[EXERCISE PROMPT] Return each line exactly as written. Begin with the first line of the entries and end with the line that has "2022-08-22T00:19:27, 3-frame burst.".

(Saved data entries)
▬▬▬▬▬▬▬▬▬▬
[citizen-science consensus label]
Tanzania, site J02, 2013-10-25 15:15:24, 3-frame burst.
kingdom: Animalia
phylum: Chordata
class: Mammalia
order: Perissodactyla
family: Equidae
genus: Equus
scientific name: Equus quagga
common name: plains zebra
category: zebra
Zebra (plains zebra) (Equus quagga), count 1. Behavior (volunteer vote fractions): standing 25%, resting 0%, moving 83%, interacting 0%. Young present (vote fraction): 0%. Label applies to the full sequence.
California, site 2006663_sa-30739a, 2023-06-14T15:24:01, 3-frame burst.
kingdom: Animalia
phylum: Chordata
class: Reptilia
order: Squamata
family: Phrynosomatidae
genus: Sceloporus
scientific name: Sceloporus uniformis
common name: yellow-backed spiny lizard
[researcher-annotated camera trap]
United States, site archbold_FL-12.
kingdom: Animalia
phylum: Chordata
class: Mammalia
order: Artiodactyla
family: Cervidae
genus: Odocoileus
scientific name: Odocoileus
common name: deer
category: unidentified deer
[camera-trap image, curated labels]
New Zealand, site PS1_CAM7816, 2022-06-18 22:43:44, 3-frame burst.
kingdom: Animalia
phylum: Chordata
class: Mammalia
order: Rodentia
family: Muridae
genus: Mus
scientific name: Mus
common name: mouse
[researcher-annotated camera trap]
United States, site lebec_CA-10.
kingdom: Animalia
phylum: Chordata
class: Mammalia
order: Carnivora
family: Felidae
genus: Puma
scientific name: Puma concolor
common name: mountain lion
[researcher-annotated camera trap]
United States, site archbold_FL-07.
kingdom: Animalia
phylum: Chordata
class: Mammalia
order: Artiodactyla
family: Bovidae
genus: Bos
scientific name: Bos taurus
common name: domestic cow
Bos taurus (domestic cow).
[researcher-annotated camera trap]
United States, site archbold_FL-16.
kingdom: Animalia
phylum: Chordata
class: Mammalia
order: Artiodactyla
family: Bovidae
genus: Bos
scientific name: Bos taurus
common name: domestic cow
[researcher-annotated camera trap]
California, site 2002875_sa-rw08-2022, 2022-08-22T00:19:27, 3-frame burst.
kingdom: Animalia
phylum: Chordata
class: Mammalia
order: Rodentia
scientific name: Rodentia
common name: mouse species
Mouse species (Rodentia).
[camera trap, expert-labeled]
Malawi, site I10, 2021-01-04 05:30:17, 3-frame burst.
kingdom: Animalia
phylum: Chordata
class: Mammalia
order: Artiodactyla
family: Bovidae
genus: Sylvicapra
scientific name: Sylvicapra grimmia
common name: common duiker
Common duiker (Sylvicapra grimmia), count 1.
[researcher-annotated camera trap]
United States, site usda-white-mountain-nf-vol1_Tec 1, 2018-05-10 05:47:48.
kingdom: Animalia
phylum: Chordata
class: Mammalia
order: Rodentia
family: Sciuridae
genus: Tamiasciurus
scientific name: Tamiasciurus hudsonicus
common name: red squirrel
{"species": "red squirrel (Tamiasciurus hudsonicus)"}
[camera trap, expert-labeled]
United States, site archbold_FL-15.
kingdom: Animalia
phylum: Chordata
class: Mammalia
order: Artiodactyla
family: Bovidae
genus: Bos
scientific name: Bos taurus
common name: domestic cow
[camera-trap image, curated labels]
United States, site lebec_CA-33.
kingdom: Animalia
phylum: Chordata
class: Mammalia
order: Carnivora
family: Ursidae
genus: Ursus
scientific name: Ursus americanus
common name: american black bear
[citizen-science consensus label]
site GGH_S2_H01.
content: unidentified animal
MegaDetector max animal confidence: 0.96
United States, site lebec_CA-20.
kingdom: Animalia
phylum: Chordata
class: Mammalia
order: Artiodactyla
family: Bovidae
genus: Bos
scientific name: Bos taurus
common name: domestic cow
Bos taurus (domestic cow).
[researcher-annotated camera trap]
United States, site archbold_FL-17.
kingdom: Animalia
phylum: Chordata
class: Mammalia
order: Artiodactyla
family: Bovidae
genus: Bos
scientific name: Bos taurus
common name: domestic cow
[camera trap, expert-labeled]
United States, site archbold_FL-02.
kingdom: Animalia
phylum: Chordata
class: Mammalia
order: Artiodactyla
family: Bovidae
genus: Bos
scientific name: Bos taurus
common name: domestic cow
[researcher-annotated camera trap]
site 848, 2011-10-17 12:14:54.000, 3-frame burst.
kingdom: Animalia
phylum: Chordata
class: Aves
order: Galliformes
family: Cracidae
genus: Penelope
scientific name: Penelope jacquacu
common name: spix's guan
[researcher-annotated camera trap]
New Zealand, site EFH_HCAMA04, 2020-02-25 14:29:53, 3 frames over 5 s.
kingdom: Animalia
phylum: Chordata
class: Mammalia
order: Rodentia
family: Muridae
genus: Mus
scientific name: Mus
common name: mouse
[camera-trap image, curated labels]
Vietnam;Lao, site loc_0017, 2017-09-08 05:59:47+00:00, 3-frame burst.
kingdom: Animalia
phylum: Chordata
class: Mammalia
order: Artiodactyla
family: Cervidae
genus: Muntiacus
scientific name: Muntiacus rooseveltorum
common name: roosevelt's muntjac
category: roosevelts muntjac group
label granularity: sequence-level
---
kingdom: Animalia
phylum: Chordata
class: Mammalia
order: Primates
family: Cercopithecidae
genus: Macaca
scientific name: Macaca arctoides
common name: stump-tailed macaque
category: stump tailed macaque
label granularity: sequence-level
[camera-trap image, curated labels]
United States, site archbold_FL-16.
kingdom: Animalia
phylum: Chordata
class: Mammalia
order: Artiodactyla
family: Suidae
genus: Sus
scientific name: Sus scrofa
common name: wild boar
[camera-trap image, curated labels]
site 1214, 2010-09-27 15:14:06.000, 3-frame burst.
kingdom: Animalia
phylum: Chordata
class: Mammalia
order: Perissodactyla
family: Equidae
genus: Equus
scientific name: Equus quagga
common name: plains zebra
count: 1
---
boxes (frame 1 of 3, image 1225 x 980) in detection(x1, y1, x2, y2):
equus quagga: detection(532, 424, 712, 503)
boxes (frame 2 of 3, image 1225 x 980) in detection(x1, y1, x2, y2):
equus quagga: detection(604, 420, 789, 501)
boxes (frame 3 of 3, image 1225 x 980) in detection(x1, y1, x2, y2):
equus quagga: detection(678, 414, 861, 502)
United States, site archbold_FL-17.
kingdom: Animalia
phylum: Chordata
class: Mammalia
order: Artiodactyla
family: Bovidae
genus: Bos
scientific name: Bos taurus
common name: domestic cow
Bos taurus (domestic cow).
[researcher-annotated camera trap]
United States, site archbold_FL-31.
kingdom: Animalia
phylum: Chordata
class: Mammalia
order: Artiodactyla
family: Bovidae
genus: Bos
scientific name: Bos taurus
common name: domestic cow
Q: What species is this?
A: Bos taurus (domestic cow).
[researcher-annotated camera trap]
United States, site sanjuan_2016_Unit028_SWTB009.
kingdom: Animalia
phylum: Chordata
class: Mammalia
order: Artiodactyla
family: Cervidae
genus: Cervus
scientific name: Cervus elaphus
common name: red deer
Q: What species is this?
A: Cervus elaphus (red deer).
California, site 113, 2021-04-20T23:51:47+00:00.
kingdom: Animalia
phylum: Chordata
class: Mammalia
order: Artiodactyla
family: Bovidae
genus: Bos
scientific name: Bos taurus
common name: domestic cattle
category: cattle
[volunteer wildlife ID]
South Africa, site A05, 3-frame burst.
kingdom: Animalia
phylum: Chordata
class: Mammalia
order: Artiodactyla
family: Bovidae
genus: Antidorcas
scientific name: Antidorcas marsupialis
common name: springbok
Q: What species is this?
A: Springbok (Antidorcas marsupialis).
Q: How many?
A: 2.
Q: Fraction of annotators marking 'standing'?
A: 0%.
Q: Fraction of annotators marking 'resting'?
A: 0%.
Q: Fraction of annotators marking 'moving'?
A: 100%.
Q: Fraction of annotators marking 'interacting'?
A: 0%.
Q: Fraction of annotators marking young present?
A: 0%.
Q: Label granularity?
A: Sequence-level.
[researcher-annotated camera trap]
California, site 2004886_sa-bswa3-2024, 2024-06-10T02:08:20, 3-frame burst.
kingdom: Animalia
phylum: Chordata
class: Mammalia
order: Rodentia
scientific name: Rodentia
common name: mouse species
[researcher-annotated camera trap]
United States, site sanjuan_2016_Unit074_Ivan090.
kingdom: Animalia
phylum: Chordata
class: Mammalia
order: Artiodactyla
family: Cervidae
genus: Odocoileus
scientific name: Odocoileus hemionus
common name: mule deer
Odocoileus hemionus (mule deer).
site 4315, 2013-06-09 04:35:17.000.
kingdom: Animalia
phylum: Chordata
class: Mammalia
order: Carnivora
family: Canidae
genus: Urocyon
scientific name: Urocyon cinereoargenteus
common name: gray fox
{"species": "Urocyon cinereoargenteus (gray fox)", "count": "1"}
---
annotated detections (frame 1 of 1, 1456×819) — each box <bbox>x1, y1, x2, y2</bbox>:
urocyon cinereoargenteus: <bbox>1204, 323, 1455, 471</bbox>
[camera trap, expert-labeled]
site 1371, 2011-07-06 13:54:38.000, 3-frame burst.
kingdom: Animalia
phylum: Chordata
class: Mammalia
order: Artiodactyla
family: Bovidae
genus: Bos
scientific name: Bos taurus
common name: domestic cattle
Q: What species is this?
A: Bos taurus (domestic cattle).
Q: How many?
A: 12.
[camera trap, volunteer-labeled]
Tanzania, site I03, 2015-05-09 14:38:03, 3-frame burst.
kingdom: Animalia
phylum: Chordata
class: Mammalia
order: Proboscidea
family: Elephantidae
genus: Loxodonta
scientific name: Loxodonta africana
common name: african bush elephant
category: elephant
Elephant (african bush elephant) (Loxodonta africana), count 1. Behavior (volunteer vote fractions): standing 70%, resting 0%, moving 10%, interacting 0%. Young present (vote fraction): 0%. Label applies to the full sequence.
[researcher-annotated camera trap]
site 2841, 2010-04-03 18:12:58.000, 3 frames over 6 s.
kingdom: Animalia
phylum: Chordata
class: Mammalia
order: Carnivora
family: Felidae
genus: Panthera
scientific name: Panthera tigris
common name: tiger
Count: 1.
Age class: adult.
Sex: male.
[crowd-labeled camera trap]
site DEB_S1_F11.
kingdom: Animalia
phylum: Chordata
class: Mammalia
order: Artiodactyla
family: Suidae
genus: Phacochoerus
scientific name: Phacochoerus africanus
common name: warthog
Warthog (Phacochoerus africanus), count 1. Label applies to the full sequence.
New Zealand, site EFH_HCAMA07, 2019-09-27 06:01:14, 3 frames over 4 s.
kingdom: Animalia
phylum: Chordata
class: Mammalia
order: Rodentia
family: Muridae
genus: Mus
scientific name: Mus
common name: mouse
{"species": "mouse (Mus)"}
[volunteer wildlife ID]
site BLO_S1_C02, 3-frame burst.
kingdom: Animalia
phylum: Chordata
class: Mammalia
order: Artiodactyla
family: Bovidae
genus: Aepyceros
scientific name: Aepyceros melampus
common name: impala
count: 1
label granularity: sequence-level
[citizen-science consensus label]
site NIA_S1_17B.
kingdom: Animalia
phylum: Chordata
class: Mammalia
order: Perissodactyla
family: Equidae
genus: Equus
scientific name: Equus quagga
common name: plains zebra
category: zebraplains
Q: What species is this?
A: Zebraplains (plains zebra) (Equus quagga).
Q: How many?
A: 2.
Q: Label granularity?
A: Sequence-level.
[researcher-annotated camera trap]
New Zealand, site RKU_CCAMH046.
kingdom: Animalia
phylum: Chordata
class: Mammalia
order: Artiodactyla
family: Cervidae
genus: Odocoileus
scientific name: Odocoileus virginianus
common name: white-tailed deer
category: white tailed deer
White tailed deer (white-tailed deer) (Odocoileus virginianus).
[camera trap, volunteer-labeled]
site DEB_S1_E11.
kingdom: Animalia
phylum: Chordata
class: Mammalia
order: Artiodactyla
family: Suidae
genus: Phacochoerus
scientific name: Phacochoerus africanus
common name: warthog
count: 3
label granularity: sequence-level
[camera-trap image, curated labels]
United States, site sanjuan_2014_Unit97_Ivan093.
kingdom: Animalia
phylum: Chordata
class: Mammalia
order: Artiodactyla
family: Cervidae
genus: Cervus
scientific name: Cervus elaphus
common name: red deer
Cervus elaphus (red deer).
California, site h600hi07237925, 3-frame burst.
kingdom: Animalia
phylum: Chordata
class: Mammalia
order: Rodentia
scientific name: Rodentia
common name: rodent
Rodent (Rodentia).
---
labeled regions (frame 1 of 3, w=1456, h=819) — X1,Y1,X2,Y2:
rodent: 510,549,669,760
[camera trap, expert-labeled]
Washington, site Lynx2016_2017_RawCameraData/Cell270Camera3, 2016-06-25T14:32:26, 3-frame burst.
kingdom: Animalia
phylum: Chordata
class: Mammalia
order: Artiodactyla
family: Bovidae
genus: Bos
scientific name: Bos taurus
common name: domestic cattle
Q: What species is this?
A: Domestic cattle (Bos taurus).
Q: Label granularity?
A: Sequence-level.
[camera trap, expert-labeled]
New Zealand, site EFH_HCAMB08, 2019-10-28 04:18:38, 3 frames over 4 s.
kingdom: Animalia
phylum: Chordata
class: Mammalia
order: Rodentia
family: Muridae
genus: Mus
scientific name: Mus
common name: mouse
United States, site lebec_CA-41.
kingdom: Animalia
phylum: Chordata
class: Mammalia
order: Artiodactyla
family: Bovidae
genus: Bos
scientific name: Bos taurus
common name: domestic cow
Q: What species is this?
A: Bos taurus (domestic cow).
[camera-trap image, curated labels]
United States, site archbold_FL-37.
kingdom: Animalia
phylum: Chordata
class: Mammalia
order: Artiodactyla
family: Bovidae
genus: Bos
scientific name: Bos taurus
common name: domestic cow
▬▬▬▬▬▬▬▬▬▬
[COMPLETED TASK]
[citizen-science consensus label]
Tanzania, site J02, 2013-10-25 15:15:24, 3-frame burst.
kingdom: Animalia
phylum: Chordata
class: Mammalia
order: Perissodactyla
family: Equidae
genus: Equus
scientific name: Equus quagga
common name: plains zebra
category: zebra
Zebra (plains zebra) (Equus quagga), count 1. Behavior (volunteer vote fractions): standing 25%, resting 0%, moving 83%, interacting 0%. Young present (vote fraction): 0%. Label applies to the full sequence.
California, site 2006663_sa-30739a, 2023-06-14T15:24:01, 3-frame burst.
kingdom: Animalia
phylum: Chordata
class: Reptilia
order: Squamata
family: Phrynosomatidae
genus: Sceloporus
scientific name: Sceloporus uniformis
common name: yellow-backed spiny lizard
[researcher-annotated camera trap]
United States, site archbold_FL-12.
kingdom: Animalia
phylum: Chordata
class: Mammalia
order: Artiodactyla
family: Cervidae
genus: Odocoileus
scientific name: Odocoileus
common name: deer
category: unidentified deer
[camera-trap image, curated labels]
New Zealand, site PS1_CAM7816, 2022-06-18 22:43:44, 3-frame burst.
kingdom: Animalia
phylum: Chordata
class: Mammalia
order: Rodentia
family: Muridae
genus: Mus
scientific name: Mus
common name: mouse
[researcher-annotated camera trap]
United States, site lebec_CA-10.
kingdom: Animalia
phylum: Chordata
class: Mammalia
order: Carnivora
family: Felidae
genus: Puma
scientific name: Puma concolor
common name: mountain lion
[researcher-annotated camera trap]
United States, site archbold_FL-07.
kingdom: Animalia
phylum: Chordata
class: Mammalia
order: Artiodactyla
family: Bovidae
genus: Bos
scientific name: Bos taurus
common name: domestic cow
Bos taurus (domestic cow).
[researcher-annotated camera trap]
United States, site archbold_FL-16.
kingdom: Animalia
phylum: Chordata
class: Mammalia
order: Artiodactyla
family: Bovidae
genus: Bos
scientific name: Bos taurus
common name: domestic cow
[researcher-annotated camera trap]
California, site 2002875_sa-rw08-2022, 2022-08-22T00:19:27, 3-frame burst.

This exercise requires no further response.